----- GIVEN RECORDS -----

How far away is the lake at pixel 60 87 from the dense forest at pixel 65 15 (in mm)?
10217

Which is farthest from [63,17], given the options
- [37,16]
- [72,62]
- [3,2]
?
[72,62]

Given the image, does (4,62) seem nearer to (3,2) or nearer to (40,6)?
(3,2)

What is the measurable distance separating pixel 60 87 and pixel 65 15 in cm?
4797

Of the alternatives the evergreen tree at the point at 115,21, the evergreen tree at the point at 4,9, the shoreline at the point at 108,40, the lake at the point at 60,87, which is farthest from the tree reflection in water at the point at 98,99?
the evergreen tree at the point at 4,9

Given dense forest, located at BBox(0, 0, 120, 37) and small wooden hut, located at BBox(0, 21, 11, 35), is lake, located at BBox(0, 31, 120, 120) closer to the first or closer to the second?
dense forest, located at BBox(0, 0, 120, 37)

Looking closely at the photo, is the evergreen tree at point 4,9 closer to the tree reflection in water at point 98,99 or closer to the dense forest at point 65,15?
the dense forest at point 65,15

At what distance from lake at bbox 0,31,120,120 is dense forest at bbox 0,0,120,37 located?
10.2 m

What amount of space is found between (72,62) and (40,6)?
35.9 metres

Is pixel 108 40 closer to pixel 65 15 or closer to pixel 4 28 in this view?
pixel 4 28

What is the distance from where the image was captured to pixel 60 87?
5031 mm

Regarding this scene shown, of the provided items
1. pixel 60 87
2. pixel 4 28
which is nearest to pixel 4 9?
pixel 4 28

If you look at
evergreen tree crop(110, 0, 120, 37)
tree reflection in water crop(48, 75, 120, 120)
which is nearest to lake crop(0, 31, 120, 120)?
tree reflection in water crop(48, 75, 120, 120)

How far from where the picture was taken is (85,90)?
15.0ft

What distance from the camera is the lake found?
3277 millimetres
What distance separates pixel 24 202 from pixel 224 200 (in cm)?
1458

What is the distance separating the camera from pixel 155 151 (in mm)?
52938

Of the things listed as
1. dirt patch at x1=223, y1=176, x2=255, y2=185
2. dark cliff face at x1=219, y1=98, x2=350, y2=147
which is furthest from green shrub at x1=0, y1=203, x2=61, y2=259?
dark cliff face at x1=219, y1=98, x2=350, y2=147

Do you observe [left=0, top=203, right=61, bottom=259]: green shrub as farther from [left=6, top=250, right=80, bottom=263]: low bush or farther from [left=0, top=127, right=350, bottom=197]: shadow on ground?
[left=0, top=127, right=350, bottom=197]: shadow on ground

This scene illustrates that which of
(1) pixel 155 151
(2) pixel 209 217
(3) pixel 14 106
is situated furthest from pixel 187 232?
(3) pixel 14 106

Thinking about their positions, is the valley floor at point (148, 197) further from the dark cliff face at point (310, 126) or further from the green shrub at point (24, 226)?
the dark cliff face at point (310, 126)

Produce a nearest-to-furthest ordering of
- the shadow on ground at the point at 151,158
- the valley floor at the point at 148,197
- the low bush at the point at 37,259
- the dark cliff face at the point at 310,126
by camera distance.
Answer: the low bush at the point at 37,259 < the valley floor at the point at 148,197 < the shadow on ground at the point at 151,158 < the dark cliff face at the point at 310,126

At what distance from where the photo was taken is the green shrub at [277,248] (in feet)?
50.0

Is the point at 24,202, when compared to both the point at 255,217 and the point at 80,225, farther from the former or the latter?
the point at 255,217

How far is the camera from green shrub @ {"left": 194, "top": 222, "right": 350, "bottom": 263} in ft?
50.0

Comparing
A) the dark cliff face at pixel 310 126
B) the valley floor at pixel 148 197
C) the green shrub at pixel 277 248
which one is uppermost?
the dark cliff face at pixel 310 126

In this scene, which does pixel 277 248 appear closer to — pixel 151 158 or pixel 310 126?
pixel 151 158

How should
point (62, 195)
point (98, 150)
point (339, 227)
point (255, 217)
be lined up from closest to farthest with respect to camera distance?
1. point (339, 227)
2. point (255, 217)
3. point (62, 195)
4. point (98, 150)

-----

Rewrite every line of the records above as a JSON list of strings, one string per line, leaving out the blank lines.

[
  "How far away is the lake at pixel 60 87 from the dense forest at pixel 65 15 (in mm)?",
  "10217",
  "Which is farthest from [63,17], given the options",
  "- [37,16]",
  "- [72,62]",
  "- [3,2]",
  "?",
  "[72,62]",
  "Given the image, does (4,62) seem nearer to (3,2) or nearer to (40,6)?",
  "(3,2)",
  "What is the measurable distance separating pixel 60 87 and pixel 65 15 in cm?",
  "4797",
  "Of the alternatives the evergreen tree at the point at 115,21, the evergreen tree at the point at 4,9, the shoreline at the point at 108,40, the lake at the point at 60,87, which is farthest from the tree reflection in water at the point at 98,99?",
  "the evergreen tree at the point at 4,9",
  "Given dense forest, located at BBox(0, 0, 120, 37) and small wooden hut, located at BBox(0, 21, 11, 35), is lake, located at BBox(0, 31, 120, 120) closer to the first or closer to the second?",
  "dense forest, located at BBox(0, 0, 120, 37)",
  "Looking closely at the photo, is the evergreen tree at point 4,9 closer to the tree reflection in water at point 98,99 or closer to the dense forest at point 65,15?",
  "the dense forest at point 65,15",
  "At what distance from lake at bbox 0,31,120,120 is dense forest at bbox 0,0,120,37 located?",
  "10.2 m",
  "What amount of space is found between (72,62) and (40,6)?",
  "35.9 metres",
  "Is pixel 108 40 closer to pixel 65 15 or closer to pixel 4 28 in this view?",
  "pixel 4 28",
  "What is the distance from where the image was captured to pixel 60 87?",
  "5031 mm",
  "Regarding this scene shown, of the provided items",
  "1. pixel 60 87",
  "2. pixel 4 28",
  "which is nearest to pixel 4 9?",
  "pixel 4 28",
  "If you look at",
  "evergreen tree crop(110, 0, 120, 37)",
  "tree reflection in water crop(48, 75, 120, 120)",
  "which is nearest to lake crop(0, 31, 120, 120)?",
  "tree reflection in water crop(48, 75, 120, 120)",
  "How far from where the picture was taken is (85,90)?",
  "15.0ft",
  "What distance from the camera is the lake found?",
  "3277 millimetres",
  "What distance separates pixel 24 202 from pixel 224 200 (in cm)?",
  "1458",
  "What is the distance separating the camera from pixel 155 151 (in mm)?",
  "52938",
  "Of the things listed as",
  "1. dirt patch at x1=223, y1=176, x2=255, y2=185",
  "2. dark cliff face at x1=219, y1=98, x2=350, y2=147",
  "which is furthest from green shrub at x1=0, y1=203, x2=61, y2=259?",
  "dark cliff face at x1=219, y1=98, x2=350, y2=147",
  "Do you observe [left=0, top=203, right=61, bottom=259]: green shrub as farther from [left=6, top=250, right=80, bottom=263]: low bush or farther from [left=0, top=127, right=350, bottom=197]: shadow on ground?",
  "[left=0, top=127, right=350, bottom=197]: shadow on ground",
  "This scene illustrates that which of",
  "(1) pixel 155 151",
  "(2) pixel 209 217",
  "(3) pixel 14 106",
  "is situated furthest from pixel 187 232?",
  "(3) pixel 14 106",
  "Thinking about their positions, is the valley floor at point (148, 197) further from the dark cliff face at point (310, 126) or further from the green shrub at point (24, 226)?",
  "the dark cliff face at point (310, 126)",
  "Produce a nearest-to-furthest ordering of",
  "- the shadow on ground at the point at 151,158",
  "- the valley floor at the point at 148,197",
  "- the low bush at the point at 37,259",
  "- the dark cliff face at the point at 310,126",
  "by camera distance.",
  "Answer: the low bush at the point at 37,259 < the valley floor at the point at 148,197 < the shadow on ground at the point at 151,158 < the dark cliff face at the point at 310,126",
  "At what distance from where the photo was taken is the green shrub at [277,248] (in feet)?",
  "50.0",
  "Is the point at 24,202, when compared to both the point at 255,217 and the point at 80,225, farther from the former or the latter?",
  "the point at 255,217",
  "How far is the camera from green shrub @ {\"left\": 194, \"top\": 222, \"right\": 350, \"bottom\": 263} in ft?",
  "50.0",
  "Comparing",
  "A) the dark cliff face at pixel 310 126",
  "B) the valley floor at pixel 148 197",
  "C) the green shrub at pixel 277 248",
  "which one is uppermost?",
  "the dark cliff face at pixel 310 126",
  "In this scene, which does pixel 277 248 appear closer to — pixel 151 158 or pixel 310 126?",
  "pixel 151 158",
  "How should",
  "point (62, 195)",
  "point (98, 150)",
  "point (339, 227)",
  "point (255, 217)",
  "be lined up from closest to farthest with respect to camera distance?",
  "1. point (339, 227)",
  "2. point (255, 217)",
  "3. point (62, 195)",
  "4. point (98, 150)"
]